Parts of the exercise
A – In the Nile rat passage, at what age was pericyte loss first detected?
B – What methods does the Nile rat passage say were used to document ocular complications? List every one.
C – From the Nile rat passage, transcribe the section that starts at "Nile rats were" and stops after "of retinal vasculature.".

Text under study
Nile rats were fed a standard rodent diet that resulted in rising glucose levels from 6 months. Age-matched control animals were fed a high-fiber diet that prevented diabetes up to 18 months. The functional status of specific retinal mitochondrial components and mitochondrial outer membrane integrity were studied by using high-resolution respirometry. Ocular complications were documented with funduscopy, electroretinography (ERG), and trypsin digestion of retinal vasculature.
Mitochondrial functional changes were detected during hyperinsulinemia with maintained normoglycemia (2 months), corresponding to stage 1 of human T2D. Our data showed increased contribution of mitochondrial respiration through the NADH pathway relative to maximal oxidative phosphorylation capacity, with simultaneous electron entry into NADH (Complex I and related dehydrogenases) and succinate (Complex II) pathways. These compensatory events coincided with compromised mitochondrial outer membrane integrity. The first clinical sign of retinopathy (pericyte loss) was only detected at 12 months (after 6 months of sustained hyperglycemia) alongside a common ocular complication of diabetes, cataractogenesis. Further prolongation of hyperglycemia (from 12 to 18 months) led to capillary degeneration and delayed photopic ERG oscillatory potentials.

Collected data entries
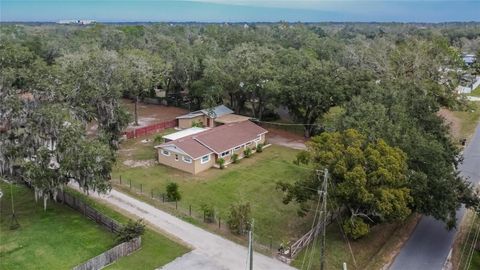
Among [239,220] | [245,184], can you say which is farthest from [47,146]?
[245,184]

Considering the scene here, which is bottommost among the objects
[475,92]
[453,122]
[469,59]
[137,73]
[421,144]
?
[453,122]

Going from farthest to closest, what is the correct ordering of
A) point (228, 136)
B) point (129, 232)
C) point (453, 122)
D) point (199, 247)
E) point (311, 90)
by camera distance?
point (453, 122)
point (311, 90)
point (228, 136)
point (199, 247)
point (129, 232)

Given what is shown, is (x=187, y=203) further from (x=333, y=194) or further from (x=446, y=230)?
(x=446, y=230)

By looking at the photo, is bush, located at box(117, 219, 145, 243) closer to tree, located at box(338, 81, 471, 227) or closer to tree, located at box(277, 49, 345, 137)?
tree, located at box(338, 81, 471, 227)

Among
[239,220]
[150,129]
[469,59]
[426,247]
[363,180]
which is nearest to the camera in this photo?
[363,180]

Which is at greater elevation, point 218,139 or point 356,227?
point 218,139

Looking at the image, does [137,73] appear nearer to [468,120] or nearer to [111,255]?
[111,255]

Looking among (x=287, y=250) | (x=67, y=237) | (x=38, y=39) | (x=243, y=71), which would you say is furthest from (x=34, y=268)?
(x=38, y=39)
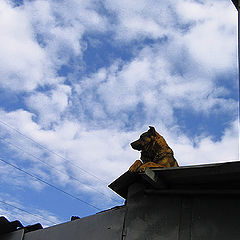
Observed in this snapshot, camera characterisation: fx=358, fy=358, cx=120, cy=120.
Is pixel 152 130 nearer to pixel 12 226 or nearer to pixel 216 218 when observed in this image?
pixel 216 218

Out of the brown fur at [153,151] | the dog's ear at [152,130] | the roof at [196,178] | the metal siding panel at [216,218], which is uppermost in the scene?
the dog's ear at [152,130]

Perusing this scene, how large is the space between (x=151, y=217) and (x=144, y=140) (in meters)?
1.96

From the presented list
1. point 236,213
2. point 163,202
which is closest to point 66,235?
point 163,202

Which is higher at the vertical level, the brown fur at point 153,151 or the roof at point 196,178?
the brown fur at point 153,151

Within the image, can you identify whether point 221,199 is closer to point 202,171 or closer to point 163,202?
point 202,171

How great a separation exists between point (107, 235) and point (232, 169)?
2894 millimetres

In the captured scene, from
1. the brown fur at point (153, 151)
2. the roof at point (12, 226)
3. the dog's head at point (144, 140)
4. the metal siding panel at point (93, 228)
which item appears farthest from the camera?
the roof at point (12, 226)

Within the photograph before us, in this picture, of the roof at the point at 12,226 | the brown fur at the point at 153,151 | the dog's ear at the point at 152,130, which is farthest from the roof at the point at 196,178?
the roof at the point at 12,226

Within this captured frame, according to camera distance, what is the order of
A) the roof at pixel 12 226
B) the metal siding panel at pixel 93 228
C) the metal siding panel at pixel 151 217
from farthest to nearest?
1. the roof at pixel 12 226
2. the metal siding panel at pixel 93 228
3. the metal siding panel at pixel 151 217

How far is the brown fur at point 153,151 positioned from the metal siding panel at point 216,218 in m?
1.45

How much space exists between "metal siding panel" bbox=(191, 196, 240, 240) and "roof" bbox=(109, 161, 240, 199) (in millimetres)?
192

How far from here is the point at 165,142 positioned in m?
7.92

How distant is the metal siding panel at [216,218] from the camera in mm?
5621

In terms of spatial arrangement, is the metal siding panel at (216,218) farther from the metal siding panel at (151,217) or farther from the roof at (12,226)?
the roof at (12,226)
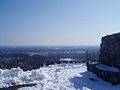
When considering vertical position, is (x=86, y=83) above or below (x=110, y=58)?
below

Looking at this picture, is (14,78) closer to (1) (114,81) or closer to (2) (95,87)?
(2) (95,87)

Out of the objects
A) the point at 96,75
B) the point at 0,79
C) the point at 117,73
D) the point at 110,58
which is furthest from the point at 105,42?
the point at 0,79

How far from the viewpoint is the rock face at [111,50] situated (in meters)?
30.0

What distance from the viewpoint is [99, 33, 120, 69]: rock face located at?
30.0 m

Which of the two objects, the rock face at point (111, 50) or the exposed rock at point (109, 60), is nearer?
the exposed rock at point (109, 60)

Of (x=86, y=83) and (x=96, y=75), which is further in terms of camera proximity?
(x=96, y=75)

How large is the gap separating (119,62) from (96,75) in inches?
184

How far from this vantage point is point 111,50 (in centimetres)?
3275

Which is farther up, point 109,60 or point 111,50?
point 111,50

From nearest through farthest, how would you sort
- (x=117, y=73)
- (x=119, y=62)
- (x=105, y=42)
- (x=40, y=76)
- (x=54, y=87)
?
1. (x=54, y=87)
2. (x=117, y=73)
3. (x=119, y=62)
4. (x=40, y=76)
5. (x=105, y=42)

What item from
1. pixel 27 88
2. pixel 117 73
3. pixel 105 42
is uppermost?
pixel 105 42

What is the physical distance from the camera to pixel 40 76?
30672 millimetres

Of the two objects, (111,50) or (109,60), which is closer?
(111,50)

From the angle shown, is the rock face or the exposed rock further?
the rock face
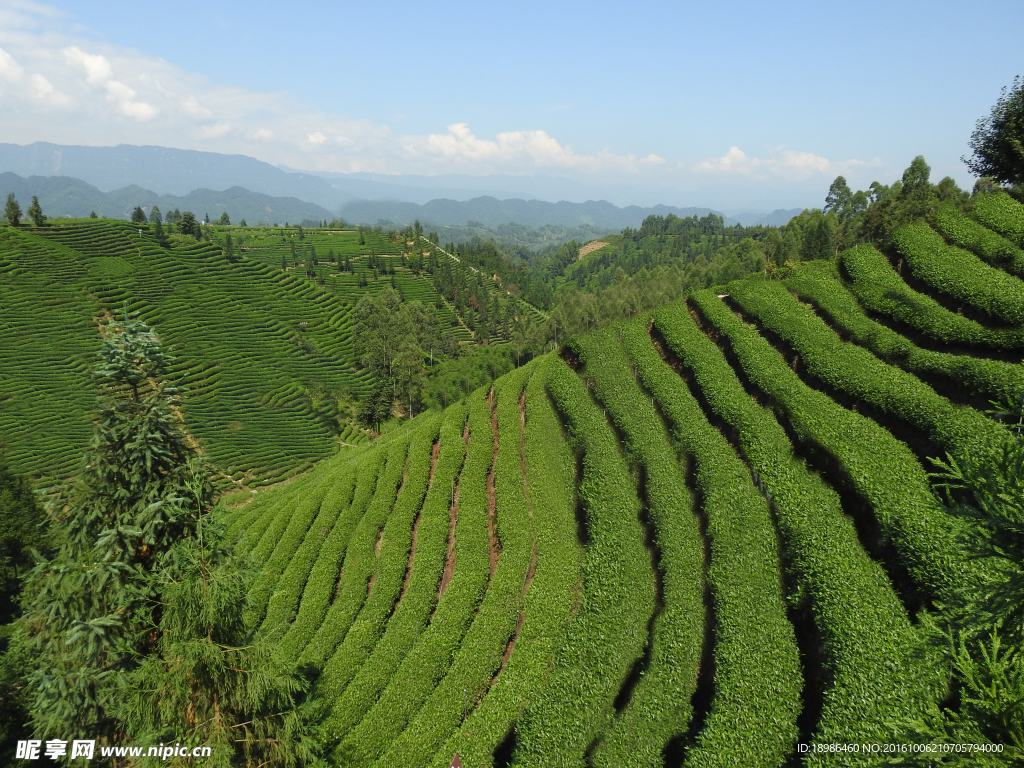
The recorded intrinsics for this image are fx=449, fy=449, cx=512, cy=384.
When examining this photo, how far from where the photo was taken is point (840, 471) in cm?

Your responses
A – At 12 months, after 6 months of sustained hyperglycemia.

B –
- Funduscopy
- Electroretinography (ERG)
- Trypsin digestion of retinal vasculature

C –
Nile rats were fed a standard rodent diet that resulted in rising glucose levels from 6 months. Age-matched control animals were fed a high-fiber diet that prevented diabetes up to 18 months. The functional status of specific retinal mitochondrial components and mitochondrial outer membrane integrity were studied by using high-resolution respirometry. Ocular complications were documented with funduscopy, electroretinography (ERG), and trypsin digestion of retinal vasculature.